O desafio do diretor Robert Mulligan é segurar a trama durante quase duas horas com apenas dois personagens, dentro do mesmo cenário, a cabana do hotel. A passagem do tempo é indicada tanto pelas mudanças físicas e psicológicas (George e Doris afetados por fatos, como a Guerra do Vietnã), como de figurinos (Doris aparece vestida de hippie). O destaque do filme são os diálogos, com força  e bom-humor o suficiente para retratar o comportamento dos amantes diante das escolhas (bela história de amor), assim como para apontar que os personagens são resultados de seu próprio tempo.

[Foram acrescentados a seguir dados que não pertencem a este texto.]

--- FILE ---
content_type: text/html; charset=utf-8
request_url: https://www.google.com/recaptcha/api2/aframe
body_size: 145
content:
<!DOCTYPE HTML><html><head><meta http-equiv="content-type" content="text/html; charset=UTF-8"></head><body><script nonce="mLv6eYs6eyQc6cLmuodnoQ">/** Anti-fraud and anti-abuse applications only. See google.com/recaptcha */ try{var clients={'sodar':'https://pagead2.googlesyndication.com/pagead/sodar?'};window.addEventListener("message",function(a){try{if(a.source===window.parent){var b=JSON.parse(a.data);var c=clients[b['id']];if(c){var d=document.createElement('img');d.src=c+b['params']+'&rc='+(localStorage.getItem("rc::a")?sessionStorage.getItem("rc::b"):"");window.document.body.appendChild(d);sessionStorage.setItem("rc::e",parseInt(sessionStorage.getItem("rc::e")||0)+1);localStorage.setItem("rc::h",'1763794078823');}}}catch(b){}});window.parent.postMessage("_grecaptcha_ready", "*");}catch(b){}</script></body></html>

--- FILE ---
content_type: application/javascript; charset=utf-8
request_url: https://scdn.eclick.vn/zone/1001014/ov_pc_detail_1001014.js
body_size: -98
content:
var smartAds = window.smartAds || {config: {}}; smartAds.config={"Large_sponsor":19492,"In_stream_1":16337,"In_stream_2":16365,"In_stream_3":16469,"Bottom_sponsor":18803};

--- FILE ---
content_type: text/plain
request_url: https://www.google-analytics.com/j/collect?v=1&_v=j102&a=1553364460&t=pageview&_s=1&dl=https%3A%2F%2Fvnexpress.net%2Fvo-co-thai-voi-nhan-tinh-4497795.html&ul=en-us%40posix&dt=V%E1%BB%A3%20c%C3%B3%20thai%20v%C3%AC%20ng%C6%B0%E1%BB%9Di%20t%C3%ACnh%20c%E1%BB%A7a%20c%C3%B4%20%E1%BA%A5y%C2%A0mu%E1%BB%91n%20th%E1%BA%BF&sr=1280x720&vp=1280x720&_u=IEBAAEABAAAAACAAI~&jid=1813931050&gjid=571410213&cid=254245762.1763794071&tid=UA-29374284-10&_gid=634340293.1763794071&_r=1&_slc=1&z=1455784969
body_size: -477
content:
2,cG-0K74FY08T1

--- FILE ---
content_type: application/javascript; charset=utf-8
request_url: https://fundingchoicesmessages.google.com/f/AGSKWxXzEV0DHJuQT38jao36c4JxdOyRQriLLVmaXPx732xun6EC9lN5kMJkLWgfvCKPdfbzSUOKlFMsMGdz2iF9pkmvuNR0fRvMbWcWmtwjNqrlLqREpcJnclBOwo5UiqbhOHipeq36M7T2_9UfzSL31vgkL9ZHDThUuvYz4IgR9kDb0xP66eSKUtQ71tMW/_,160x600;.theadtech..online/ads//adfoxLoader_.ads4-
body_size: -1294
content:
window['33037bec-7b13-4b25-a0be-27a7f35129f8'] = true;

Tudo bem no ano que vem (Same time, next year, EUA, 1978), de Robert Mulligan. Com Ellen Burstyn (Dóris), Alan Alda (George).

A navalha na carne

A navalha na carne, adaptação da peça de Plínio Marcos, é exemplo do uso competente das estratégias narrativas do cinema e do teatro. Os primeiros trinta minutos são um exercício de narrativa cinematográfica. A prostituta Norma Sueli acorda e deixa Vado, seu cafetão, na cama. Ela vai para as ruas trabalhar. São quase trinta minutos de som ambiente, sem falas, alternando cenas de Norma Sueli nas ruas e na cama com um cliente, o homossexual Veludo entrando e saindo do quarto de Vado, seduzindo a seguir um rapaz. Imagens que se sucedem sem falas, preparando o espectador para o conflito.

Quando a prostituta volta ao quarto de Vado, o teatro toma conta da narrativa, um violento confronto entre os três protagonistas. Veludo é acusado por Norma Sueli e Vado de roubo e tem que se defender. Mas o verdadeiro conflito é psicológico, os personagens se revelando através da guerra de palavras, gestos contraditórios, desejos. Cinema ou teatro, não importa, A navalha na carne é estudo da natureza humana que se esconde e se revela entre quatro paredes.

A navalha na carne (Brasil, 1969), de Braz Chediak. Com Jece Valadão (Vado), Glauce Rocha (Norma Sueli), Emiliano Queiroz (Veludo).